Deputy John Brady said he was ‘honoured’ to join families who are dealing with numerous rare diseases at the event hosted by President Higgins and his wife Sabina.
‘The reason the event, which was held on Saturday, February 29, was held in Aras an Uachtarain is down to hard work of Wicklow man Les Martin and his campaign to expand the Newborn Screening Programme,’ said Deputy Brady. ‘In his travels, he met with President Higgins and convinced him of the merits of hosting a party at his home to celebrate the diverse rare disease community of Ireland on Rare Disease Day.
‘There are actually between 6,000 and 8,000 rare diseases and while a disease may be rare, rare diseases are most certainly not. Indeed, in Ireland, it is estimated that there are 300,000 people living with a rare disease.
‘I want to thank Cogs and Kiwi, Les and Lynda Martin for the invite and allowing me to be part of the day and meeting so many families from the rare disease community,’ said Deputy Brady.
Les and Lynda Martin discovered in December 2016 that their son Cathal (affectionately known as Cogs) had a condition known as Metachromatic Leukodystrophy (MLD).

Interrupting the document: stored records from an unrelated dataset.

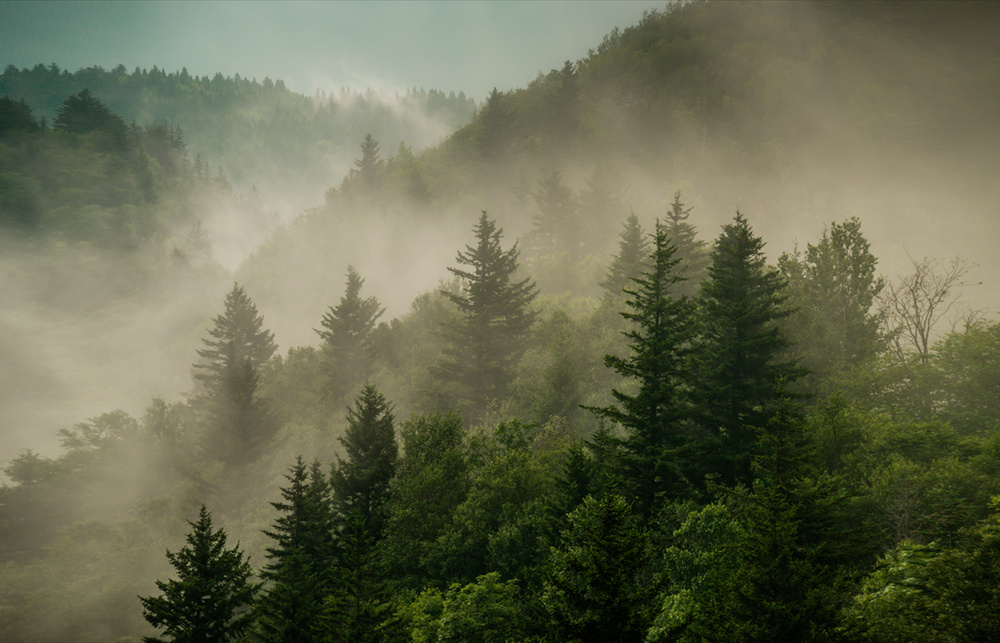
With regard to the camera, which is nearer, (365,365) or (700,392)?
(700,392)

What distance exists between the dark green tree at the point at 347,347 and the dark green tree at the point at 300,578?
27800mm

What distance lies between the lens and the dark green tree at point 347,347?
5159cm

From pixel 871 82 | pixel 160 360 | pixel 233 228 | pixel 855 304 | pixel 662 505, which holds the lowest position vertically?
pixel 662 505

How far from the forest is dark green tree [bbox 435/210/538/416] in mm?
279

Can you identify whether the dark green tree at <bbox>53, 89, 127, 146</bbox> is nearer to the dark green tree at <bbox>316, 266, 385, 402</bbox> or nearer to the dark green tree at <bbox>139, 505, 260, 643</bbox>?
the dark green tree at <bbox>316, 266, 385, 402</bbox>

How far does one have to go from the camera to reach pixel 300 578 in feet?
A: 63.1

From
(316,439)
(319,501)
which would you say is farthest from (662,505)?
(316,439)

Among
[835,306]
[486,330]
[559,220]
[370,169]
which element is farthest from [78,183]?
[835,306]

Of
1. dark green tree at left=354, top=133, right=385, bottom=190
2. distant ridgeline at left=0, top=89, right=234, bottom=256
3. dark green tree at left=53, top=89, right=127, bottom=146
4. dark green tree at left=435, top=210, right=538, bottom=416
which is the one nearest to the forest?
dark green tree at left=435, top=210, right=538, bottom=416

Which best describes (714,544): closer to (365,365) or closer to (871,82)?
(365,365)

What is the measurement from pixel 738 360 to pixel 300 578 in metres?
19.3

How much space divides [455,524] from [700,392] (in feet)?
39.7

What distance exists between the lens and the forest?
50.4 ft

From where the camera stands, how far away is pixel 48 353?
118 m
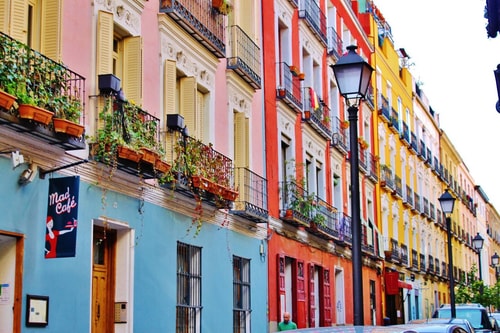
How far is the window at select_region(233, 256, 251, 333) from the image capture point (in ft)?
63.9

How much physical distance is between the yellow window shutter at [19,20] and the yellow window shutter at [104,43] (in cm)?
204

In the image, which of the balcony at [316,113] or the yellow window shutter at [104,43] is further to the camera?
the balcony at [316,113]

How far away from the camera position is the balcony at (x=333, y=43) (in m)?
30.1

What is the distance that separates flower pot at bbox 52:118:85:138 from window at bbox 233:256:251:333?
28.6ft

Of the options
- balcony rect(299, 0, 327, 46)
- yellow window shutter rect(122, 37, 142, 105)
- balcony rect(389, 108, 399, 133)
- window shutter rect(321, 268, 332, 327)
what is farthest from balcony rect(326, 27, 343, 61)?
yellow window shutter rect(122, 37, 142, 105)

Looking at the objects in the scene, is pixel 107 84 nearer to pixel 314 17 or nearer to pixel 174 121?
pixel 174 121

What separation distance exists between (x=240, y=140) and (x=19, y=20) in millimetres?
9588

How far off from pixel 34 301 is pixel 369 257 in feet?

Just three months later, their other son Ciaran (known as Kiwi) was diagnosed with the same condition.
A widespread fundraising campaign helped Ciaran to receive life-saving treatment on a trial in Italy in 2017. However, Cathal’s diagnosis came too later for him to receive treatment and his condition remains terminal.
Early last year, Mr Martin launched a campaign for an enhanched screening of newborn babies in Ireland, which would test for far more than the current eight diseases. Mr Martin wants the Irish health system to introduce a screening programme similar to the one operating in Italy, which now screens for 40 diseases.
While his campaign has received widespread support, Deputy Brady said that much more still needs to be done.
‘There’s a lot of work to be done to ensure Ireland stops failing so many citizens. A starting point needs to be implementing the National Rare Disease Plan,’ he said.
‘I will continue to work with Les and others for the expansion of the new born screening programme to test for a wider range of rare diseases and conditions and introducing legislation to ensure EU standards for new born screening are exceeded.’